Lecture 8 Supplemental Notebook¶

Data 100, Spring 2022

Created by Suraj Rampure, with updates by Fernando Pérez and Josh Hug

In [1]:
import matplotlib.pyplot as plt
import numpy as np
import pandas as pd
import seaborn as sns

sns.set_theme(style='darkgrid', font_scale = 1.5,
              rc={'figure.figsize':(7,5)})

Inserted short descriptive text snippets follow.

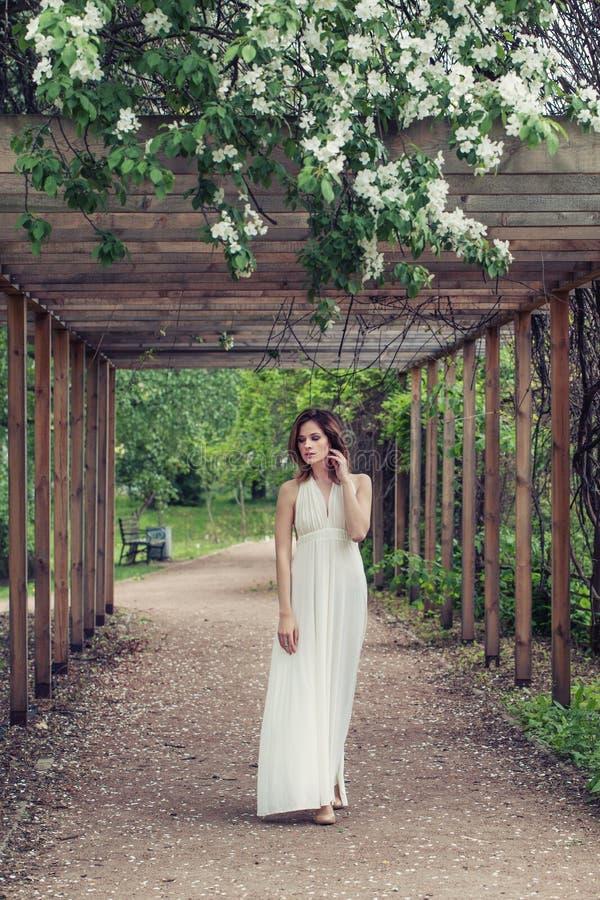 白色礼服户外画象的,浪漫步行完善的春天妇女 免版税库存照片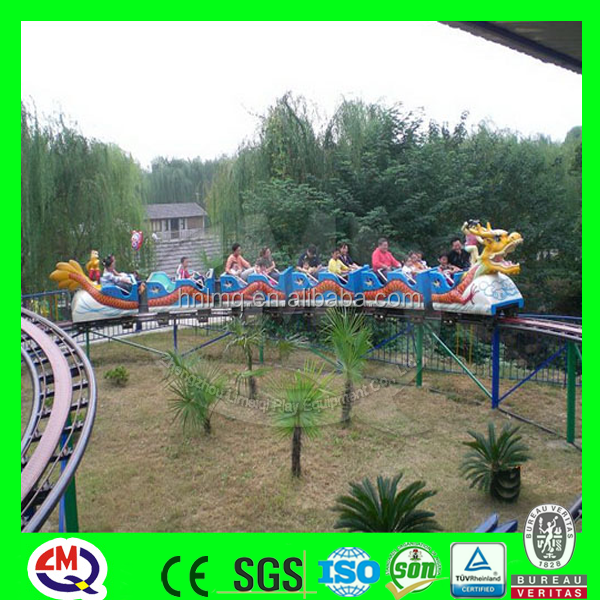 Carnival ride amusement park children small roller coaster train slide dragon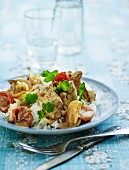 Pork stew with tomatoes, onions, mushrooms, cream and curry served with rice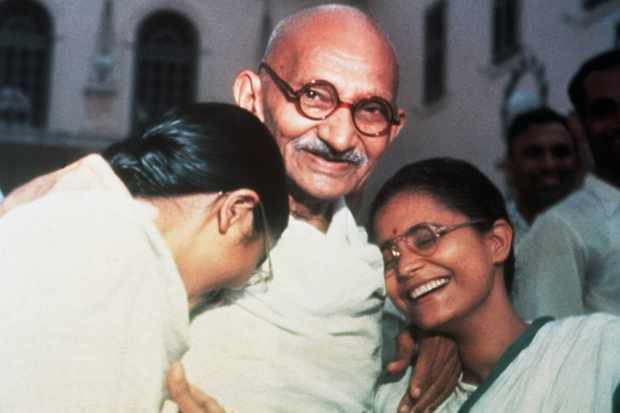 Mohandas Ghandi, 'the father of the nation', enjoys a laugh with his two granddaughters. (Photo by Bettmann via Getty Images)
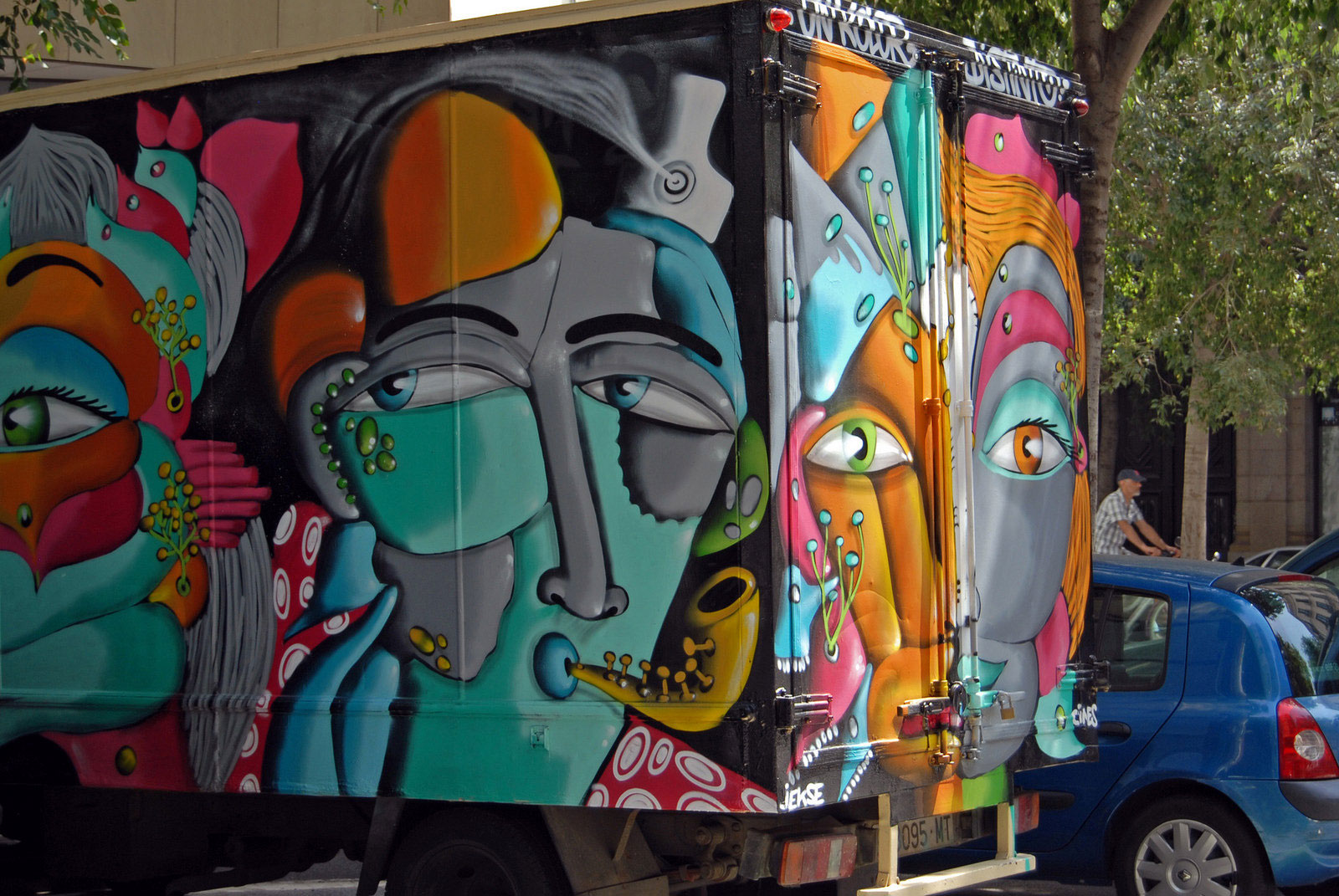 sax truck, cube van painted in graffiti style, saxophone player, Spain,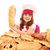 happy little girl cook holding bread stock photo © goce
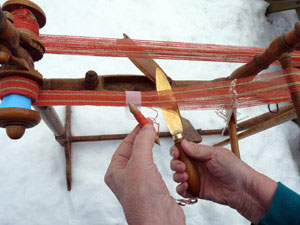 Beater knife in use on Swedish band loom.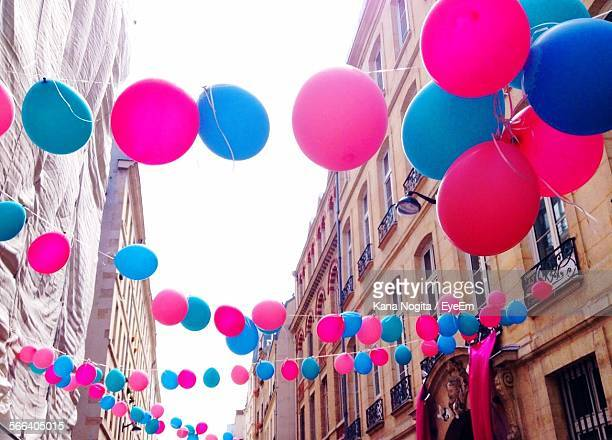 Low Angle View Of Pink And Blue Balloons Hanging Amidst Buildings During Festival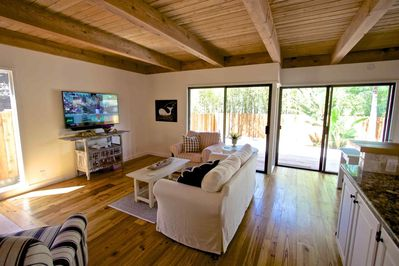 Beautiful wood beem ceilings and wood flooring give this cottage a warm and cozy feel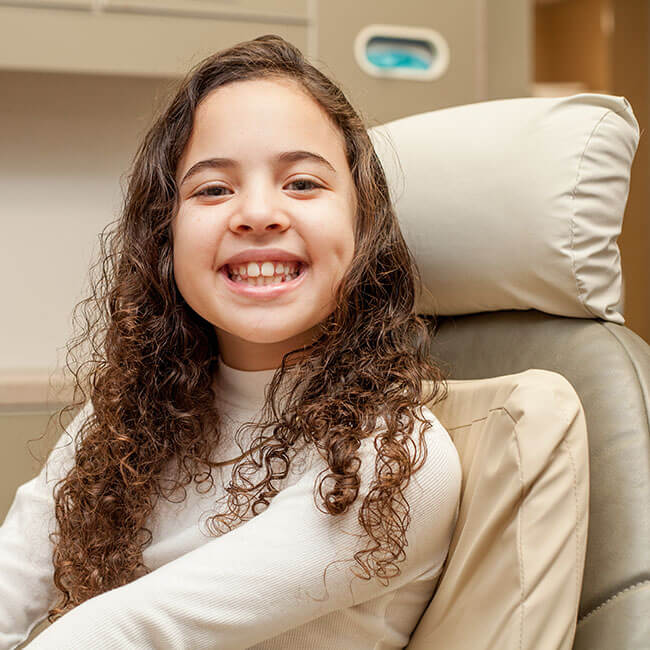 A young patient sitting in a dental chair and showing her white smile.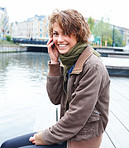 Portrait of a beautiful woman sitting talking on mobile phone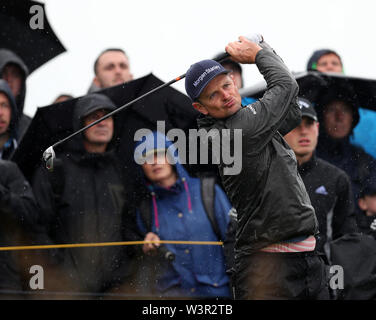 Portrush, County Antrim, Northern Ireland. 17th July 2019. The 148th Open Golf Championship, Royal Portrush Golf Club, Practice day ; Justin Rose (ENG) follows the flight of his tee shot on the 14th hole Credit: Action Plus Sports Images/Alamy Live News - Stock Image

#plt.rc('figure', dpi=100, figsize=(7, 5))
#plt.rc('font', size=12)
rng = np.random.default_rng()

KDEs¶

In [2]:
titanic = sns.load_dataset('titanic')
sns.rugplot(titanic["age"], height = 0.2)
plt.gca().set_ylim([0, 1]);
In [3]:
titanic = sns.load_dataset('titanic')
sns.histplot(titanic["age"]);
In [4]:
titanic = sns.load_dataset('titanic')
sns.displot(titanic["age"], kind = "kde");
plt.savefig("titanic_displot.png", bbox_inches = "tight", dpi = 300)
In [5]:
points = [2.2, 2.8, 3.7, 5.3, 5.7]
In [6]:
plt.hist(points, bins=range(0, 10, 2), ec='w', density=True);

Let's define some kernels. We will explain these formulas momentarily. We'll also define some helper functions for visualization purposes.

In [7]:
def gaussian(x, z, a):
    # Gaussian kernel
    return (1/np.sqrt(2*np.pi*a**2)) * np.exp((-(x - z)**2 / (2 * a**2)))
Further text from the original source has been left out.